The development has lit a cultural fire. People are angry; they view the potential loss of women’s reproductive rights as tantamount to a nation turning back the clock. Already, protests have broken out across the country (tellingly, within hours of the leak, police surrounded the Supreme Court Building with barricades). The draft opinion has also undermined our faith in the Court and has cast a pall of political discord over a supposedly non-partisan institution (keep in mind: the majority opinion goes against what Kavanaugh, Barrett and Gorsuch each said regarding Roe during their respective confirmation hearings).
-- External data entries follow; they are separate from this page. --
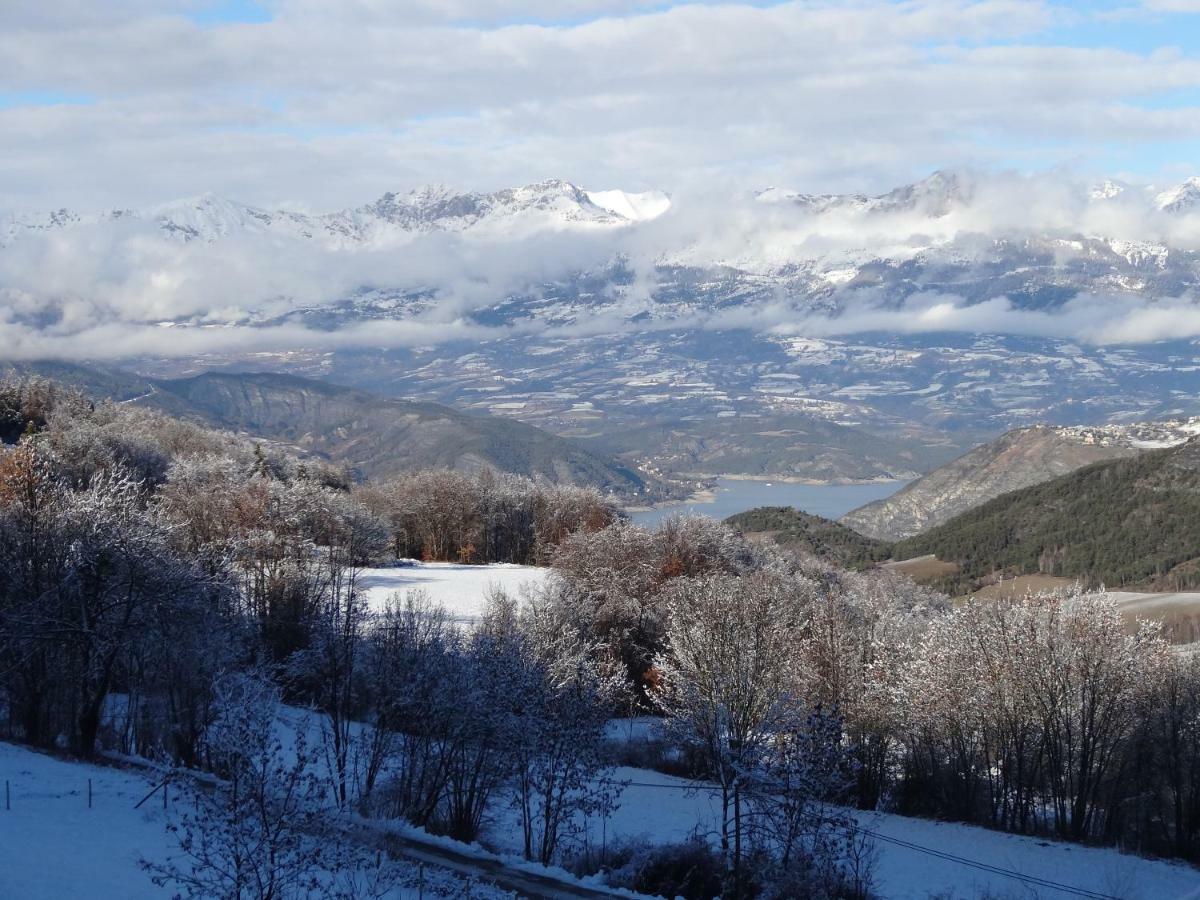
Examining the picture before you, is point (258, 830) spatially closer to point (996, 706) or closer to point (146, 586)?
point (146, 586)

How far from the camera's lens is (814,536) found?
165125mm

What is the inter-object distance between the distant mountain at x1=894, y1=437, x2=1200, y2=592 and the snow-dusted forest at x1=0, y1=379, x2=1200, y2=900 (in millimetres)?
119169

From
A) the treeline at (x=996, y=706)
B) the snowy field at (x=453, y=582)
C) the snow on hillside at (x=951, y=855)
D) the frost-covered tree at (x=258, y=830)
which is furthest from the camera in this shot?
the snowy field at (x=453, y=582)

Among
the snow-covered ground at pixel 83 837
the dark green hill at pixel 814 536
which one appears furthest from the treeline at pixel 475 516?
the dark green hill at pixel 814 536

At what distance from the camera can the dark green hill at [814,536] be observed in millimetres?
156500

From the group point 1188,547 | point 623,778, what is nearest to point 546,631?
point 623,778

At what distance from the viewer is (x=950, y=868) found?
31.6 metres

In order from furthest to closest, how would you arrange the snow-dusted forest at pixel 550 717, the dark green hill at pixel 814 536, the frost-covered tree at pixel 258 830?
the dark green hill at pixel 814 536 < the snow-dusted forest at pixel 550 717 < the frost-covered tree at pixel 258 830

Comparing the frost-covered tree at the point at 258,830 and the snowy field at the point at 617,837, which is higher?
the frost-covered tree at the point at 258,830

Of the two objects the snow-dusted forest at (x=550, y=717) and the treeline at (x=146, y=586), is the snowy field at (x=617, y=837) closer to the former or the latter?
the snow-dusted forest at (x=550, y=717)

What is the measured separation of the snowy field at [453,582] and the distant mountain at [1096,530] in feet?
319

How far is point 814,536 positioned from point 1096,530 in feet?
148

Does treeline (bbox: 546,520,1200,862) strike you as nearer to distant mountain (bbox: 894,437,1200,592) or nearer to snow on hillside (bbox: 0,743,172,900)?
snow on hillside (bbox: 0,743,172,900)

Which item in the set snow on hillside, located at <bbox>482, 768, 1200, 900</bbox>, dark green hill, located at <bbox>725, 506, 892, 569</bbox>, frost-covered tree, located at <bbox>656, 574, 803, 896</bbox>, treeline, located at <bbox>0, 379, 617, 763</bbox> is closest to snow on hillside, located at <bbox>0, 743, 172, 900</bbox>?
treeline, located at <bbox>0, 379, 617, 763</bbox>
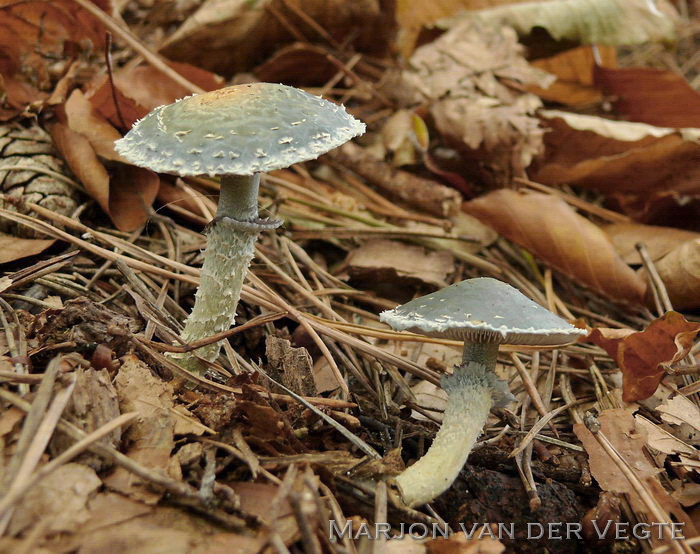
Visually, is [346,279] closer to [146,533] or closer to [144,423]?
[144,423]

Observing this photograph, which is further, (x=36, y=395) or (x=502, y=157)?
(x=502, y=157)

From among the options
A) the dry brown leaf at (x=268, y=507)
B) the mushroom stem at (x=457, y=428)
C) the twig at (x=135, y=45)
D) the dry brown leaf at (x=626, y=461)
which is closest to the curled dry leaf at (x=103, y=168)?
the twig at (x=135, y=45)

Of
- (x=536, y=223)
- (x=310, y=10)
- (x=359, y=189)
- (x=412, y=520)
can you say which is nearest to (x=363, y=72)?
(x=310, y=10)

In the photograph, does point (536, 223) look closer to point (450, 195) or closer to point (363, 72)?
point (450, 195)

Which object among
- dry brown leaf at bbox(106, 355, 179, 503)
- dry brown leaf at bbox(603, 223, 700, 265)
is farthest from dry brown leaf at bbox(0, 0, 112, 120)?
dry brown leaf at bbox(603, 223, 700, 265)

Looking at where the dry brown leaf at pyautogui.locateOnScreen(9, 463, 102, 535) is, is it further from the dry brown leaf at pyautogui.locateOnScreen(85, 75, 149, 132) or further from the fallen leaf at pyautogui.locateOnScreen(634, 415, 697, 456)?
the dry brown leaf at pyautogui.locateOnScreen(85, 75, 149, 132)

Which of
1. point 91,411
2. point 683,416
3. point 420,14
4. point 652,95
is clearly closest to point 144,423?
point 91,411
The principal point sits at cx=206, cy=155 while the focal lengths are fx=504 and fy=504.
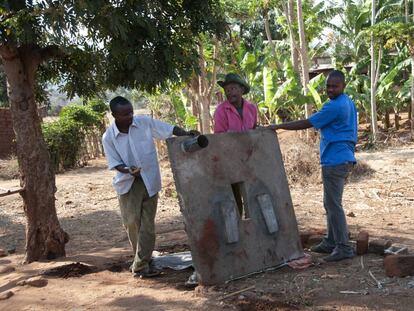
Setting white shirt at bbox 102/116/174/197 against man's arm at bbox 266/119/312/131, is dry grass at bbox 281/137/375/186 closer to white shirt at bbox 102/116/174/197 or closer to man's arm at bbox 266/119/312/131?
man's arm at bbox 266/119/312/131

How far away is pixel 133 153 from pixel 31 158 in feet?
4.84

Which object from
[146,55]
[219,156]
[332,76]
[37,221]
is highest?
[146,55]

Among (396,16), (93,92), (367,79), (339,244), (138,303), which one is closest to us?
(138,303)

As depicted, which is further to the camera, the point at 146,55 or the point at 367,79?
the point at 367,79

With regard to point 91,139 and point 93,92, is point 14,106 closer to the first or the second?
point 93,92

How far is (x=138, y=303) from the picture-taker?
3.84m

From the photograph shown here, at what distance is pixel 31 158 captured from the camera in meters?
5.34

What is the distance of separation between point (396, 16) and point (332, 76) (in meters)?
18.2

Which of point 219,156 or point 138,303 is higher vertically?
point 219,156

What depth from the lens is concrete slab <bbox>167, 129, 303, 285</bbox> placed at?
409 cm

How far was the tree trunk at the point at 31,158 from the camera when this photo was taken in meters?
5.31

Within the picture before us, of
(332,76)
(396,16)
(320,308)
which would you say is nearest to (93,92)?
(332,76)

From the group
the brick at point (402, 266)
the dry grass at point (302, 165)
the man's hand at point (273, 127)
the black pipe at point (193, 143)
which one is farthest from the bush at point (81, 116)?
the brick at point (402, 266)

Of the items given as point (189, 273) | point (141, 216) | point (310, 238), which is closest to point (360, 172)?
point (310, 238)
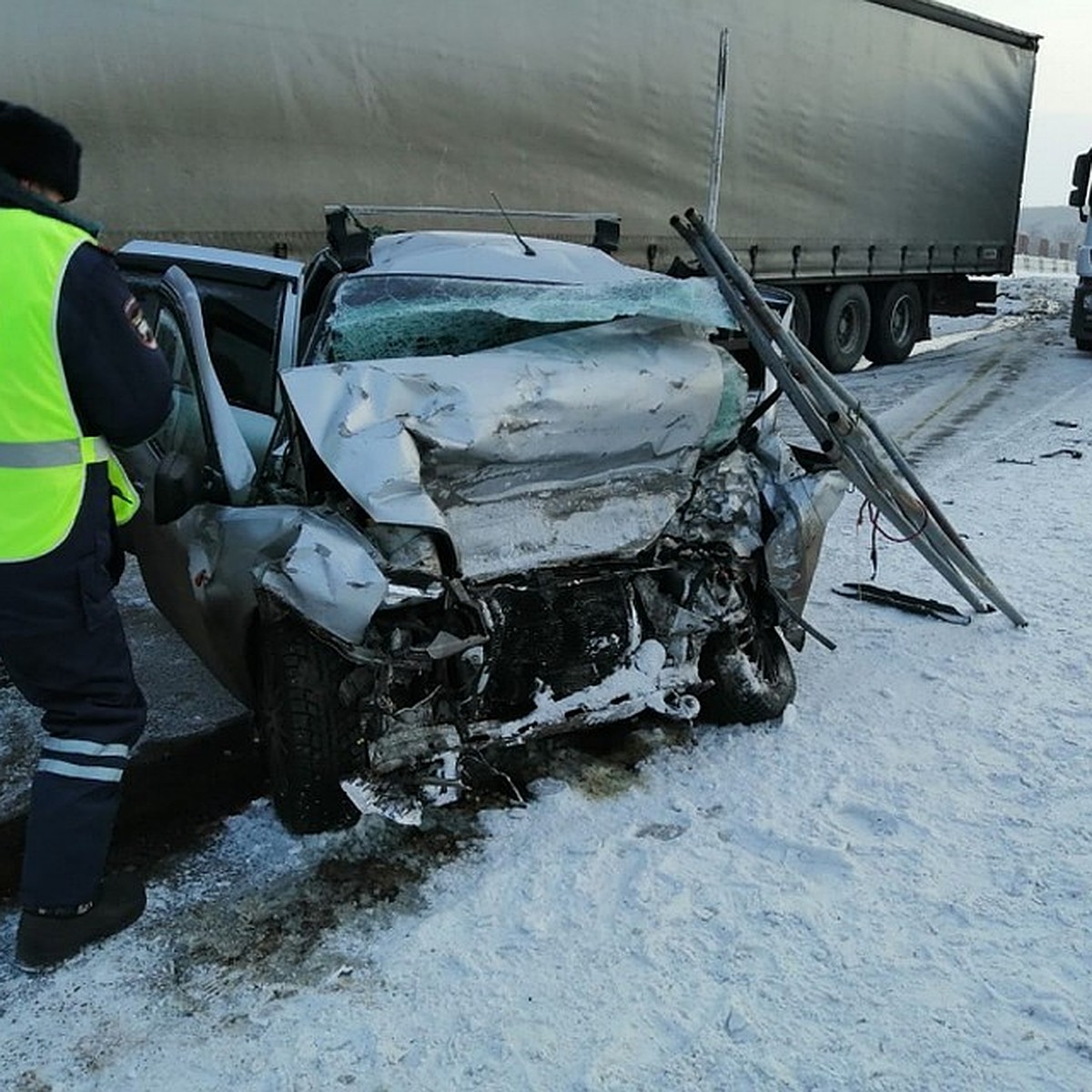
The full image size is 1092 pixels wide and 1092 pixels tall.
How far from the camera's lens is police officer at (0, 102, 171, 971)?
92.2 inches

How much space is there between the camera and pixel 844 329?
41.3 ft

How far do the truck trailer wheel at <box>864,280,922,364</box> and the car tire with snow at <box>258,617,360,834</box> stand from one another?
37.4 feet

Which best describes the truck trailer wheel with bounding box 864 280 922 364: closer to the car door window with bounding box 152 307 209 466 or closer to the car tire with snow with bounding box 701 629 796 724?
the car tire with snow with bounding box 701 629 796 724

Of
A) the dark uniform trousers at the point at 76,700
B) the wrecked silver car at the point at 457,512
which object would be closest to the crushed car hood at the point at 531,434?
the wrecked silver car at the point at 457,512

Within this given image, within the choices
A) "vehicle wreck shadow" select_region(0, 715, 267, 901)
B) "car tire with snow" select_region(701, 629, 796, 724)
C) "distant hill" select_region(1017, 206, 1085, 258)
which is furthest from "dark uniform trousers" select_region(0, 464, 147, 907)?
"distant hill" select_region(1017, 206, 1085, 258)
Most interestingly, the news has set the stage for a seismic shift in our political landscape, has opened up a new political battlefield at a time when Trump-style politics remain the order of the day and during an election cycle that had all but guaranteed a GOP victory in the 2022 midterms (and arguably, the 2024 election). Our nation’s elected officials have now been called to mobilize a response and protect women’s fundamental right to choose, and an unintended consequence of all this is that the Democrats finally have a wedge issue to use at the ballot box. Arguably, this couldn’t have come at a better time for Biden, who currently commands a laughable 42 percent approval rating, according to FiveThirtyEight, putting him neck and neck with Trump for being the most unpopular President in recent history.

Complacency got us here. None of this would’ve happened if Clinton had won in 2016 and if Trump’s three appointed Justices had never made it to the bench. But an overwhelming majority of Americans support women’s right to abortion access (80 percent, according to Gallup), and nothing riles up apathetic voters like a potential infringement of our civil rights. Many of us foresaw the Democrats facing a bloodbath in November. Now, I’m not so sure.

Roe’s endangerment also signals a top issue that the private sector will inevitably be expected to take a stand on this year and beyond. Brands are all-too familiar with the polarized political environment in which they reside, and recognize that today’s consumer audiences are more conscious of social, political, and environmental causes, which influences their buying decisions. As a result, brands will have to be more focused than ever on navigating this ideological minefield and on the practice of communicating with purpose, and companies that continue to approach pressing social topics with the same look-the-other-way approach could be in for a rude awakening. This development may also drive a wedge between U.S. corporations—which have traditionally been bulwarks for conservative causes—and Republican states, ala Disney’s recent spat with Florida over the Sunshine State’s law on discussing gender identity issues in schools. This is one issue on which the private sector won’t be able to stay silent.